> Selected passage:

In order to assess the potential of window tint samples available in Western Australia for forensic trace evidence purposes, principal component analysis (PCA) was employed to objectively characterise the variation in their spectra. PCA is a chemometric technique that uses linear combinations of the original variables to produce new orthogonal variables (principal components) to describe the variance in multivariate data.^14,18 The number of required principal components (PCs) to retain most of the information is much less than the number of original variables, and this may be used to elucidate potential relationships between samples that would not be readily obvious otherwise.^17,23

PCA of the entire dataset (234 spectra) showed that 97.0% of the total variance was accounted for in the first three PCs (ESI Fig. S1†). It would be anticipated that PCs 4–7 would not describe any significant differences between the tints due to the small variance they account for in total. Hence the first three PCs were used to generate a 3-dimensional scores plot for visualising the variance in the dataset (Fig. 2). The six replicate spectra collected for each particular sample are not distinguishable in Fig. 3, indicating that the intra-sample variation is negligible compared to the inter-sample variation. This shows that the method has good reproducibility.

Fig. 2 3D PCA plot of window tint data.

Fig. 3 Expanded region of 2D scores plot of the window tint data set for Altrex sample showing roll separation.

It should also be noted that an individual sample's replicate scores (e.g. Altrex) were dependent on the roll from which the sample was collected (Fig. 3). This indicates that window tint manufacturing is not consistent over time, with the possibility that concentrations of chemicals as well as slight changes in the layer thickness may occur. This suggests that the characterisation and discrimination of window tint evidence by UV-vis transmission spectroscopy is possible and that PCA is a suitable strategy for questioned versus known comparisons. In instances where only a questioned sample is available, this may also enable investigators to reduce the scope of their enquiries by employing the use of a supervised chemometric technique such as linear discriminant analysis (LDA).^17,19 LDA develops a predictive model utilising a mutually exclusive test set and validation set. A test set is used to build the model, which is then used to predict classifications for the validation set.^16,23

In addition to the clustering occurring within each sample, some grouping appears to occur with samples of different brands such as John Hughes and Tint-a-Car. These samples are clearly grouped together and it is suspected that there are suppliers selling tints by the same manufacturer in the sample set. It was not possible to ascertain the specific supplier of the tints as most window tinting companies were unwilling to supply this information. However, it was stated by John Hughes and Tint-a-car that both their films were manufactured in the USA, thus supporting the conclusion that the samples for these companies are possibly made by the same supplier.

> Dataset extract:

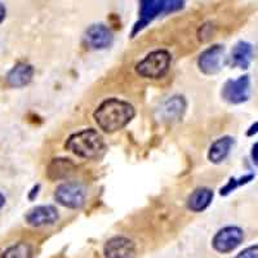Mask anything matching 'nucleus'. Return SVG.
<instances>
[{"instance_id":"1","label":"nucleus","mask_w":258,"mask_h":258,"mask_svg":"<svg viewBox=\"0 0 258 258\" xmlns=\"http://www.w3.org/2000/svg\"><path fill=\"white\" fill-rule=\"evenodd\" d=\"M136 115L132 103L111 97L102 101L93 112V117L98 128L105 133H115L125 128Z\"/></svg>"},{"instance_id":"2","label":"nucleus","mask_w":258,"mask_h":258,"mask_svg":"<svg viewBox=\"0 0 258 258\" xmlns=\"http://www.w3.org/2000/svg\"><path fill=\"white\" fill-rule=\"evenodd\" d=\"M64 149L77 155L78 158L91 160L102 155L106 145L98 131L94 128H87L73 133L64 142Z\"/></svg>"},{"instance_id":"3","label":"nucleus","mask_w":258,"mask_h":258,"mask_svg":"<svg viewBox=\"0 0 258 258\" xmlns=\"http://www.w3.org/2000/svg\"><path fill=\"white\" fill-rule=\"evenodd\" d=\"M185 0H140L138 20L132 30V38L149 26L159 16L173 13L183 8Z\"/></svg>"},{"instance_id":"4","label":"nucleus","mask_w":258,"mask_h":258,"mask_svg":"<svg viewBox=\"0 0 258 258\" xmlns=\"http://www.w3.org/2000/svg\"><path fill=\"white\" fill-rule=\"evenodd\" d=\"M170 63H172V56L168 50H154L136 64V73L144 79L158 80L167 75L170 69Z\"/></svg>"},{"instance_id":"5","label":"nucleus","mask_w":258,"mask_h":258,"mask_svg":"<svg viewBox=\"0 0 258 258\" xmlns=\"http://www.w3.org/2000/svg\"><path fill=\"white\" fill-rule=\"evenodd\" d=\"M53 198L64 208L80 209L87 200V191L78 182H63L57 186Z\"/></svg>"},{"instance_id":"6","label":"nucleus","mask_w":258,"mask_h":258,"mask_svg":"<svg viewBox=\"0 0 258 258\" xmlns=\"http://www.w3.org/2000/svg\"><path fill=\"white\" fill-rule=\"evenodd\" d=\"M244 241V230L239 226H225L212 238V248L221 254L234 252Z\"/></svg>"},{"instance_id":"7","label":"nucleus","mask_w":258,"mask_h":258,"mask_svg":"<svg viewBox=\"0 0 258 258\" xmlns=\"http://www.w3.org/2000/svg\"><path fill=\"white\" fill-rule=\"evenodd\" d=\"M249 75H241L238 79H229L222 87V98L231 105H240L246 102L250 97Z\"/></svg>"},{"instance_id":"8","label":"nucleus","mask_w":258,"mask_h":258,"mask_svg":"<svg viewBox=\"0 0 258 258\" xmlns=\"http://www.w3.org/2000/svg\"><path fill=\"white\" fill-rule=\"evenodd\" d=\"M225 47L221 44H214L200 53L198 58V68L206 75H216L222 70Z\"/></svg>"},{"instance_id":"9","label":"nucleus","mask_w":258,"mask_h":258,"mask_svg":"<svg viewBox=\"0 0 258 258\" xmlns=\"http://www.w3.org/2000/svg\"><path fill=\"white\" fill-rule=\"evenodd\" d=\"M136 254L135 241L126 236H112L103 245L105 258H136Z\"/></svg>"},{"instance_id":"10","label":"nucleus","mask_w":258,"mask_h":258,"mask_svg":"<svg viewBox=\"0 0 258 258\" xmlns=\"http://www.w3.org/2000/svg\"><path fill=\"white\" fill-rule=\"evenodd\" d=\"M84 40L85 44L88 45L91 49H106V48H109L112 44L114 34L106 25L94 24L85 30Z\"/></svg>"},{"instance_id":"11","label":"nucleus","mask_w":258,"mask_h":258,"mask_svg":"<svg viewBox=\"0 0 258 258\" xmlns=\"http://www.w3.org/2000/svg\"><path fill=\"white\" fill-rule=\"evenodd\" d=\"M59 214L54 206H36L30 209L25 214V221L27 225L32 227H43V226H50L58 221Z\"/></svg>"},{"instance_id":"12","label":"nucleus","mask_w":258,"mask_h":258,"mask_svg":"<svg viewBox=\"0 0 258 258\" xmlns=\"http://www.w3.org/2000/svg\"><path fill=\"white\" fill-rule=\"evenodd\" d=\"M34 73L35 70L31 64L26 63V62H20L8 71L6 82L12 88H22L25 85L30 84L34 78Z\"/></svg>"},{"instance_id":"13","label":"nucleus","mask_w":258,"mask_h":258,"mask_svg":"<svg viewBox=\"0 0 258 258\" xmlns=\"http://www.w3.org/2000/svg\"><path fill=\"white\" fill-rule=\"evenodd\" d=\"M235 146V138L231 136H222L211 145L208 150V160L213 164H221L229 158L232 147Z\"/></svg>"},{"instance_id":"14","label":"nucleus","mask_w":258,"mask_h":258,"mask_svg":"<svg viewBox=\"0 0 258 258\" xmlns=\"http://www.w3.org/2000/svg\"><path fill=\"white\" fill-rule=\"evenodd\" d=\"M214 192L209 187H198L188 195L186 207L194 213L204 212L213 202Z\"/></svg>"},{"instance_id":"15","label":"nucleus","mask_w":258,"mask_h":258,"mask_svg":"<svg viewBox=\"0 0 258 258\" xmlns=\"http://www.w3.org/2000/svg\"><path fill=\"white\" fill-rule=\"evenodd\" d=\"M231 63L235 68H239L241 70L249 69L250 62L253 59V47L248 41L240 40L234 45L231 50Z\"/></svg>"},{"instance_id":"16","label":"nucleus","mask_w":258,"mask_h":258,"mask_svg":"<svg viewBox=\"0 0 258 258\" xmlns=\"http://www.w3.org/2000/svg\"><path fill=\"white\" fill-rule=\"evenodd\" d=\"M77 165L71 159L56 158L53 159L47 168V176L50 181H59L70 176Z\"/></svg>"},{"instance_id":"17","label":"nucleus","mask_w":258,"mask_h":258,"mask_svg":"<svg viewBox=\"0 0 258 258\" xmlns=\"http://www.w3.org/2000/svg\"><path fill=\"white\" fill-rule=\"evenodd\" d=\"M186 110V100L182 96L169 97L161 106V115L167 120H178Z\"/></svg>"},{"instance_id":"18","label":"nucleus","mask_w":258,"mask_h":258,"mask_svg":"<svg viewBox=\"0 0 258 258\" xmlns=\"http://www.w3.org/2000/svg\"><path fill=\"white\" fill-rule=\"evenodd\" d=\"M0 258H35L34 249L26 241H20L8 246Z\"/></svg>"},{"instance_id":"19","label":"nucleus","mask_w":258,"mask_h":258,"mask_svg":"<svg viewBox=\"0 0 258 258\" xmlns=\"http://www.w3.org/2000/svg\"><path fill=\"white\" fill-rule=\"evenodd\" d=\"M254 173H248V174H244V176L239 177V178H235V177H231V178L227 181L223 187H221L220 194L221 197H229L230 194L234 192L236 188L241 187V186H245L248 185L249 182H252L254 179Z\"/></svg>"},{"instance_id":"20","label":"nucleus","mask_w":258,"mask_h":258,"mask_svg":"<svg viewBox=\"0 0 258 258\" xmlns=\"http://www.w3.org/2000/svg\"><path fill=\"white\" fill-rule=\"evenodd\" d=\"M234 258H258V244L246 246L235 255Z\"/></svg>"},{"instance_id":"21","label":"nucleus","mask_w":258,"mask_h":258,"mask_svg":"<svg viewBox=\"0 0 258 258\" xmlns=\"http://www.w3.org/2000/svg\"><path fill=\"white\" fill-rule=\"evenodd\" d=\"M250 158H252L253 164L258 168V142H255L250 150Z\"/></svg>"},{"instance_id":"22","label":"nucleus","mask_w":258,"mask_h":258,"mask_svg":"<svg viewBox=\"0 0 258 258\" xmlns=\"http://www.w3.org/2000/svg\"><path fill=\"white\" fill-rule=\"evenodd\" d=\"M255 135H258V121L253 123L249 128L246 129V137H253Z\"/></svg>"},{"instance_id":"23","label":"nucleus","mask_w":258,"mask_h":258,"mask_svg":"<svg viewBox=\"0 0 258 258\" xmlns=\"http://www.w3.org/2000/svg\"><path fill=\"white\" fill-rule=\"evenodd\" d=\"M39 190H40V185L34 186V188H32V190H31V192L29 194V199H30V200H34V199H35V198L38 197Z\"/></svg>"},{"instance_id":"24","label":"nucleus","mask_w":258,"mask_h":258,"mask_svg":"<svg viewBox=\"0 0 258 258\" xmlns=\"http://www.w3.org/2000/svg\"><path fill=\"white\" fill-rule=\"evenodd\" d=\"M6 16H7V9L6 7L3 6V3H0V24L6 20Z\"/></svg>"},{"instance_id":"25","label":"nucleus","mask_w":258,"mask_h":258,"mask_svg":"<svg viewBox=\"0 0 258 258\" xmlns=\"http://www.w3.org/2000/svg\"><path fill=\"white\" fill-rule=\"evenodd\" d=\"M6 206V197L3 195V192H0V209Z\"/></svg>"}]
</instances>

> Task requirements:
• a. According to the window tint passage, what percentage of the total variance was accounted for by the first three principal components?
• b. Write the next part of the window tint passage, picking up after its final sentence.

> Results of the tasks:
• a. 97.0%

• b.
The tint samples in the 3D PCA model were coded by country of manufacturer and, as shown in Fig. 4, generalised groupings occur. This further supports the conclusion that different suppliers may be selling similar window tints provided by the same manufacturer. This, while not currently a useful detail for forensic investigations, indicates that there are promising data correlations forming within the model.

Fig. 4 Window tint model colour coded by country.

In order to determine what causes the PCA separation between different tints, the factor loadings were investigated as shown in Fig. 5. The loading factor maxima and minima indicate regions where the spectral data has a high influence on the separation. PCs 1 and 3 appear to be affected the most by the presence of a peak location around 700 nm in the near IR region; this peak correlates with a peak that is characteristic of cyclic imino esters as previously mentioned. The slight peak shifts are most likely caused by the use of different imino esters by various companies. PC2 is affected more by the wavelengths in the visible region caused by variations in the dyes, and thus separation along this PC appears to be on the basis of the transmission grades.

Fig. 5 Loading plot for window tint model.

Conclusions

Analysis of window tint with UV-vis transmission spectroscopy showed that dyed window tints can be successfully characterised based on the spectra obtained. The spectra show differences between films that are characteristic of the PET plastic film used as well as the cyclic imino esters present. The use of chemometrics in conjunction with UV-vis spectroscopy, for 24 samples, shows that samples are well defined and group in clusters relating to the country of manufacture (Australia, Israel and USA).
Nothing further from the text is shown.